**** Data supplied ****

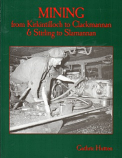 [USED] Mining from Kirkintilloch to Clackmannan & Stirling to Slamnnan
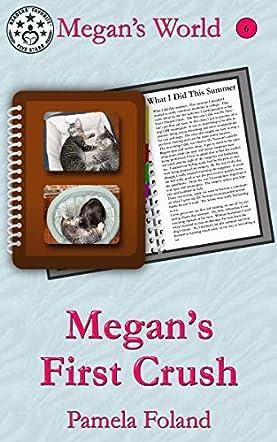 Megan's First Crush
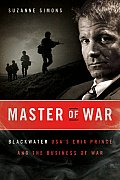 Master of War Blackwater USAs Erik Prince & the Business of War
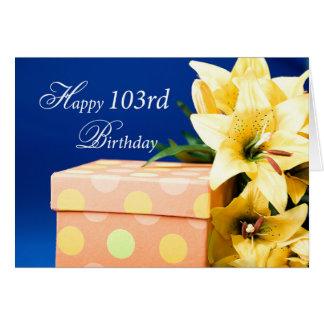 103歳の誕生日プレゼントおよびユリ カード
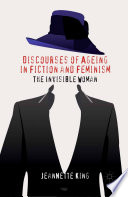 Discourses Of Ageing In Fiction And Feminism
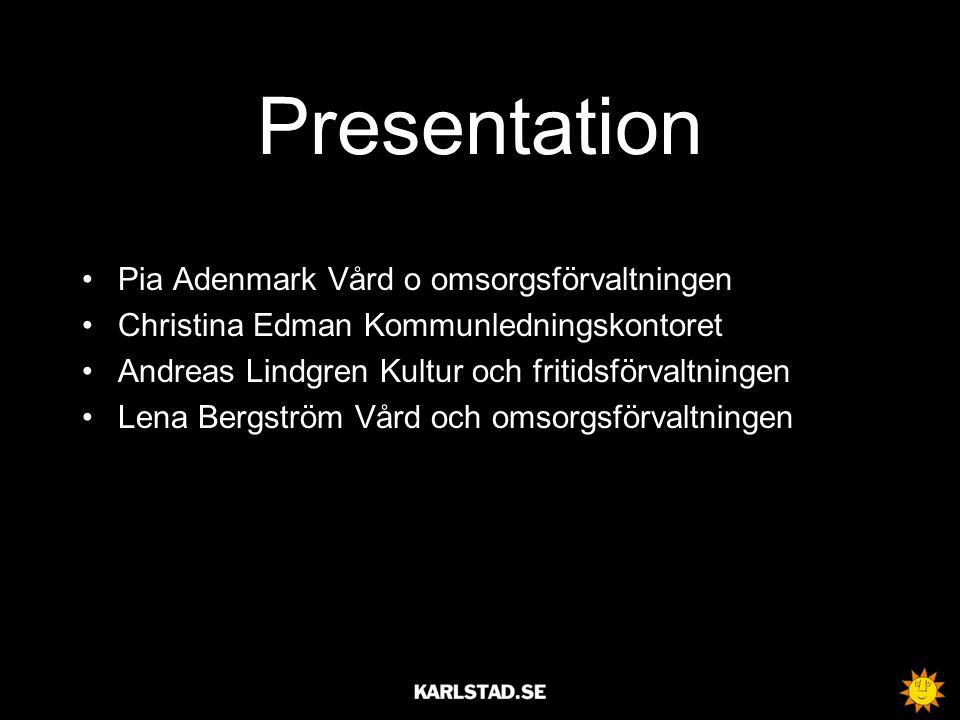 Presentation •Pia Adenmark Vård o omsorgsförvaltningen •Christina Edman Kommunledningskontoret •Andreas Lindgren Kultur och fritidsförvaltningen •Lena Bergström Vård och omsorgsförvaltningen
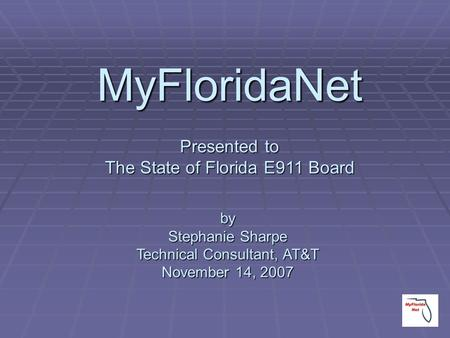 MyFloridaNet Presented to The State of Florida E911 Board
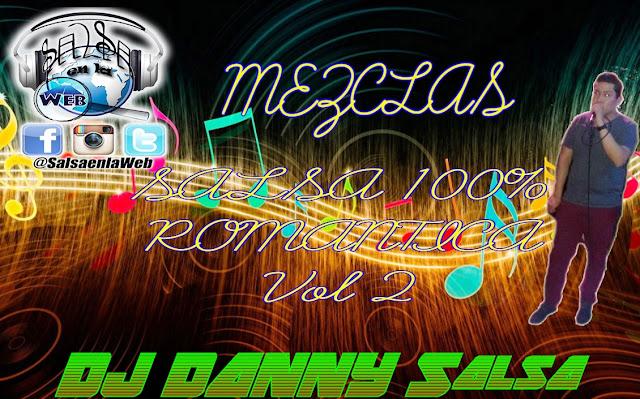 ► Mezclas Salsa 100% Romántica - DJ Danny Salsa Vol 2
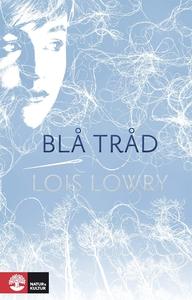 Blå tråd (e-bok) av Lois Lowry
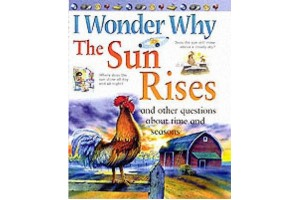 I wonder Why The Sun Rises (and other questions about time and seasons)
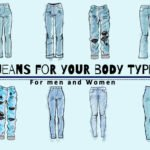 The Best Jeans For Your Body Type – For Men and Women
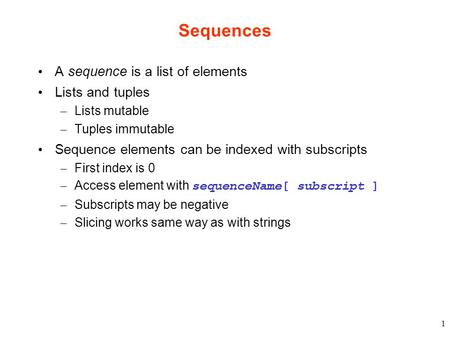 Sequences A sequence is a list of elements Lists and tuples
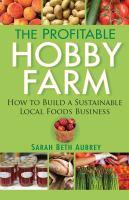 The Profitable Hobby Farm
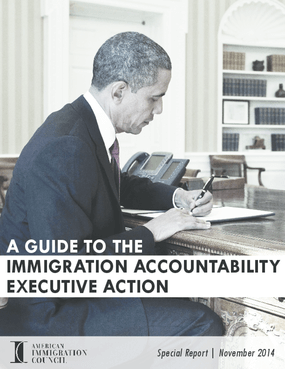 A Guide to the Immigration Accountability Executive Action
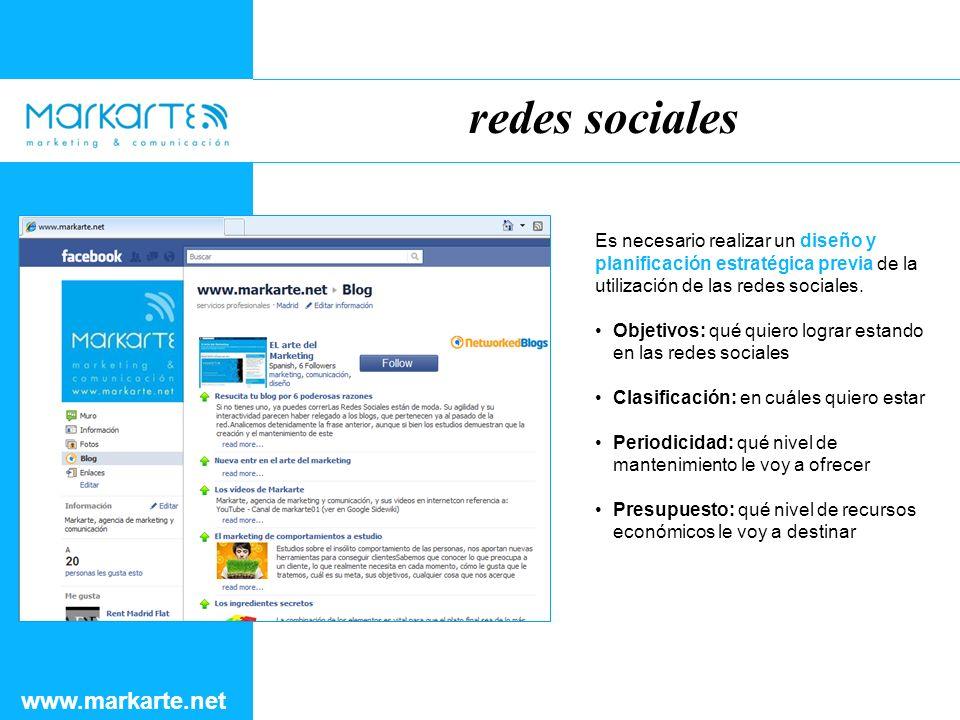 redes sociales www.markarte.net Es necesario realizar un diseño y planificación estratégica previa de la utilización de las redes sociales.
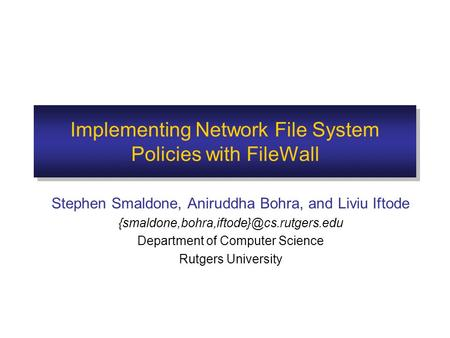 Implementing Network File System Policies with FileWall Stephen Smaldone, Aniruddha Bohra, and Liviu Iftode Department.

****

--- Assigned task ---
Give again, word for word, only the lines from the line containing "redes sociales www.markarte.net" through the last line above, both included; leave the pictures out.

--- Answer section ---
 redes sociales www.markarte.net Es necesario realizar un diseño y planificación estratégica previa de la utilización de las redes sociales.
 Implementing Network File System Policies with FileWall Stephen Smaldone, Aniruddha Bohra, and Liviu Iftode Department.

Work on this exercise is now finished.